Detalhes do exercício:
Reproduza todos os registros abaixo sem alterar nada, deixando as imagens de fora da resposta.

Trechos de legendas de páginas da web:

########################################

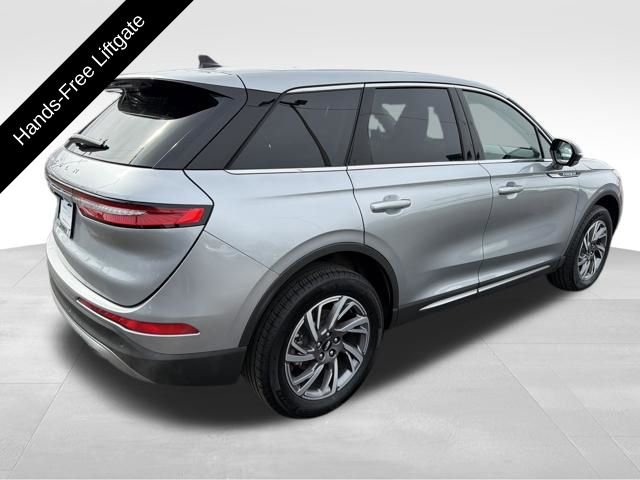 Used 2024 Lincoln Corsair AWD w/ Equipment Group 101A image 8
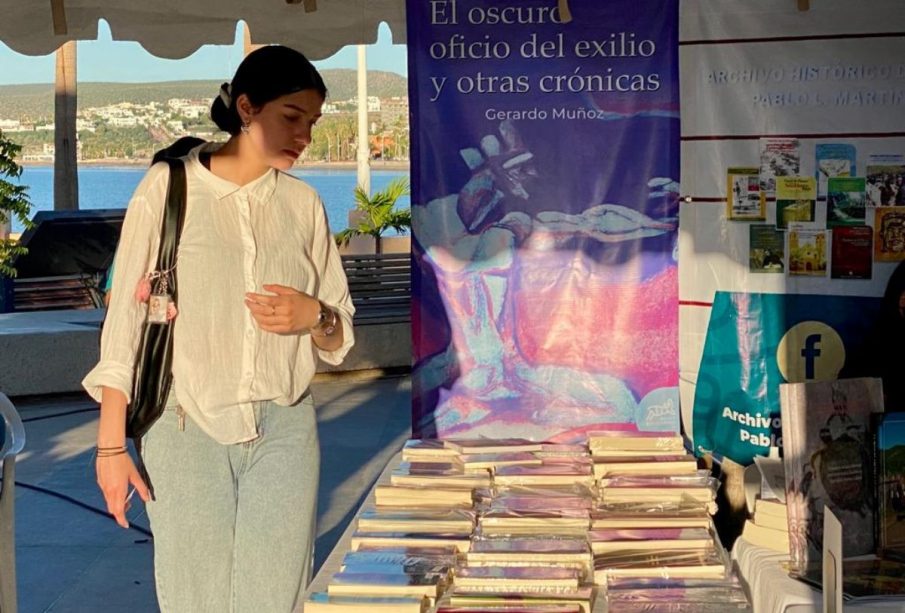 Mujer en Feria del Libro 2023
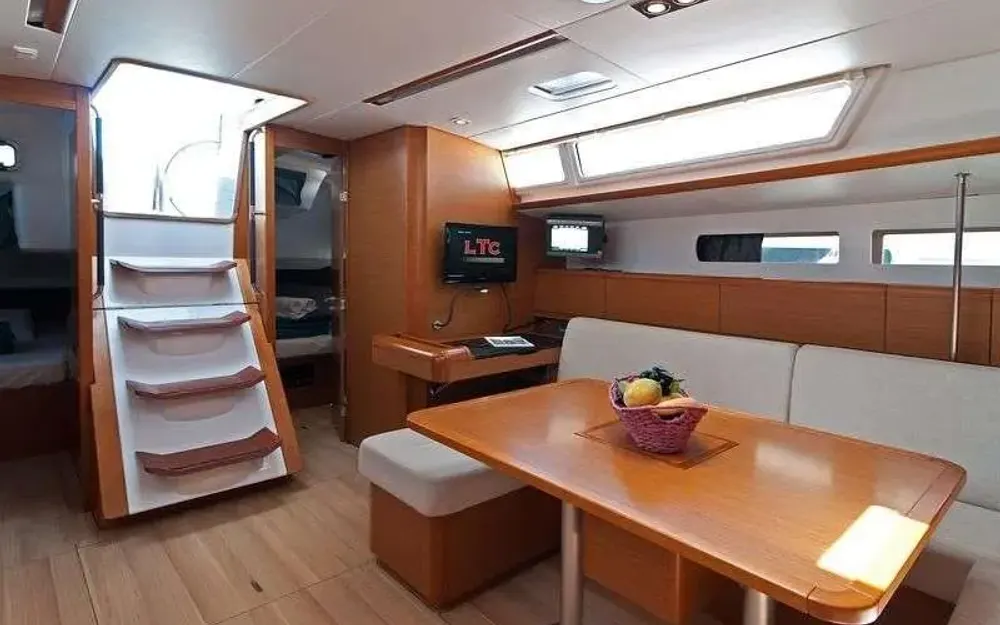 slider 2 Jeanneau Sun Odyssey 469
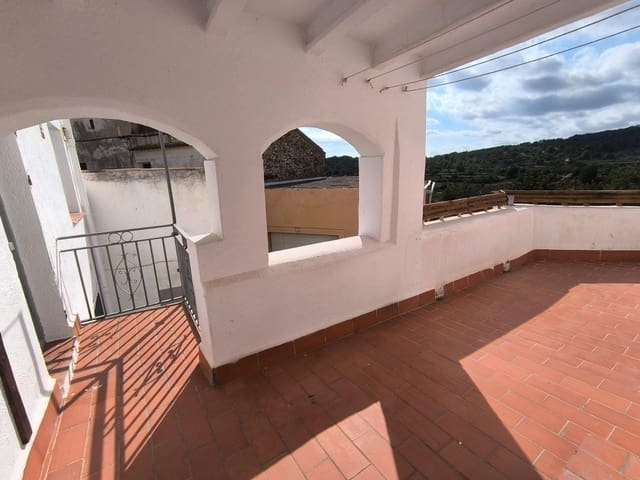 9 bedroom Townhouse for sale in La Pobla de Montornès - € 188,000 (Ref: 9300998)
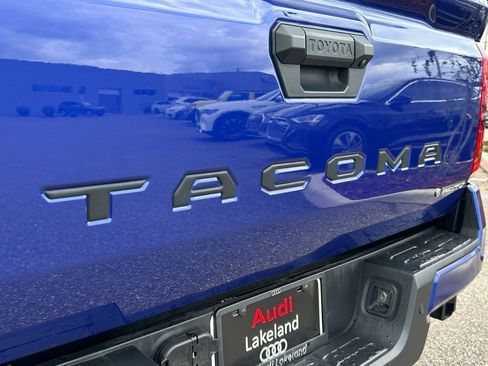 Used 2025 Toyota Tacoma TRD Sport w/ TRD Sport Upgrade Package image 57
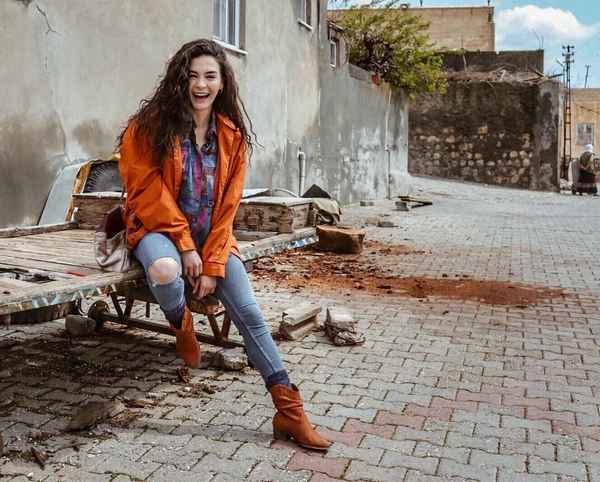 Эбру Шахин: биография, личная жизнь, фильмы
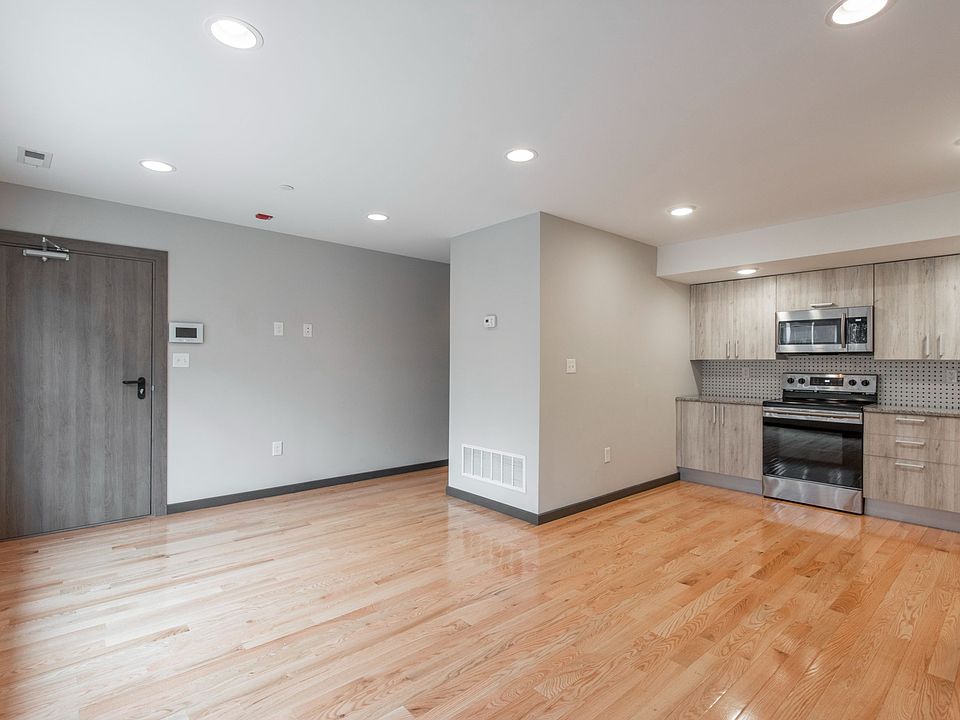 1st image of 2545-47 Montrose St #Bb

########################################

Resultado da tarefa:
 Used 2024 Lincoln Corsair AWD w/ Equipment Group 101A image 8
 Mujer en Feria del Libro 2023
 slider 2 Jeanneau Sun Odyssey 469
 9 bedroom Townhouse for sale in La Pobla de Montornès - € 188,000 (Ref: 9300998)
 Used 2025 Toyota Tacoma TRD Sport w/ TRD Sport Upgrade Package image 57
 Эбру Шахин: биография, личная жизнь, фильмы
 1st image of 2545-47 Montrose St #Bb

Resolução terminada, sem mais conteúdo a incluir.